LÁGRIMAS DE LABRIEGO
Hoy, contrito su rostro, con las abarcas desgastadas por el contacto del surco del huerto y labrantío, ajustadas a los tobillos las polainas, embutido en su remendado pantalón de pana, desbotonada su blusa de sarga y cubierta la cabeza con su boina, oigo sollozar a un hombre enajenado. A sus pies una alforja y, dentro, un talego con la merienda dispuesta para el tajo, así como otros avíos que ya no serán necesarios. Se duele, porque tras veinticinco años, su fiel compañero se ha rendido. El labrador, doblada su espalda, requemado por el sol y las heladas, al igual que la tierra, tiene hondos surcos en la cara, ríos de arrugas donde se estanca la lluvia de sus lágrimas. Me dice que esta mañana, como todas las mañanas, le traía el pienso mojado, reblandecido y, de postre, la miga de pan que tanto le gustaba. Que él sabía que eran muchos los años de Lucero y que para mascar, apenas si le quedaban herramientas. Asegura que cuando ha bajado a la cuadra, el entrecano, aún estaba vivo, que tuvo tiempo de hacerle guiños con sus ojos negros de ámbar, que se despidió de él moviendo los belfos, agitando el pescuezo y sacudiendo sus grandes orejas.
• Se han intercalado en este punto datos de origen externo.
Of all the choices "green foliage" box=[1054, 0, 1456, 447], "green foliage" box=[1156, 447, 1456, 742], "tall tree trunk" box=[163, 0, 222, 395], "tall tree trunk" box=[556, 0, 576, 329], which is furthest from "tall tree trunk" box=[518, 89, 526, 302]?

Y es que el labriego manifiesta que su Lucero, salvando las distancias, tenía tanta enjundia como la que consiguió don Juan Ramón Jiménez para su fiel Platero. Que si Platero acudía con trotecillo alegre cuando el insigne escritor lo requería y sobre él posaba paseando los domingos por las callejas del pueblo, el suyo, su Lucero, también peludo y suave, le había transportado por las empinadas calles y campos de Albalate con trote alegre y satisfecho. Y para mayor mérito, no sólo los domingos como hacía Platero con su dueño, sino todos los días del año. Montado a horcajadas, despatarrado, con los pies a cada uno de los lados del serón. Un serón repleto de calabazas, de almortas, de pimientos.
Habla como para sus adentros el labrador y reconoce que es posible que su Lucero fuera un poco menos fino que Platero. Recuerda, atribulado, como el poeta dejó escrito que cuando Platero andaba suelto por el prado, acariciaba tibiamente, apenas rozaba con su hocico las florerillas rosas, celestes y gualdas que veía. Su Lucero vagó por la vida con menos distinción. Es verdad que cuando iba al prado, también acariciaba y olía las florerillas lo mismo que Platero, pero era menos delicado, sentía otros deseos más terrenales y, después de oler las coloridas florecillas, también se las comía. Que dice el campesino que su Lucero, aunque noble, tal vez fue menos linajudo, algo más cicatero u ordinario y, por tanto, de haber coincidido en el tiempo, quizá hubiera hecho mejores migas con el esforzado rucio de Sancho Panza que con el refinado Platero.
Asegura el labriego, cabizbajo, que su Lucero, en todo caso, fue valiente y afanoso. Entonces el hombre se estira, trata de reponerse, se enjuga el rostro con la manga, acaricia el lomo inerte del Lucero, rememora de nuevo al poeta y, orgulloso, como en un susurro, le oigo musitar: que tú también tenías acero. Acero y plata de luna, al mismo tiempo.
Aprieto su mano con mi mano y me alejo del campesino respetando su dolor. En mi deambular por los caminos, escucho ruido de motores. Alzo la vista y entreveo tractores que roturan campos.
Aturdido, un poco apenado, pienso que ya nunca habrá retozos ni se oirán rebuznos en los barbechos ni por entre los olivares y viñas de Albalate. Entonces, un tanto alterado, clamo contrariado: ya sobran los pesebres, cuadras y pajares. Ya no hacen falta cinchas, albardas, bozales, ni el resto de aparejos. Que ha expirado el último burro, que ha perecido el postrer animal de carga que quedaba. Que se ha muerto el Lucero.
Al momento, no sé porqué, siento zozobra, un poco de malestar, cierta desazón que me reconcome y oprime por dentro.